DIRECTION — Substitute "couch cushion" for "sofa cushion" throughout the rows that follow, and reproduce them with all other wording unchanged.

** start INPUT MATERIAL **

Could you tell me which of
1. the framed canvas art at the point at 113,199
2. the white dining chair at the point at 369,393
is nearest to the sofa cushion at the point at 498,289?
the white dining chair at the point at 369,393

** end INPUT MATERIAL **

RESPONSE —
Could you tell me which of
1. the framed canvas art at the point at 113,199
2. the white dining chair at the point at 369,393
is nearest to the couch cushion at the point at 498,289?
the white dining chair at the point at 369,393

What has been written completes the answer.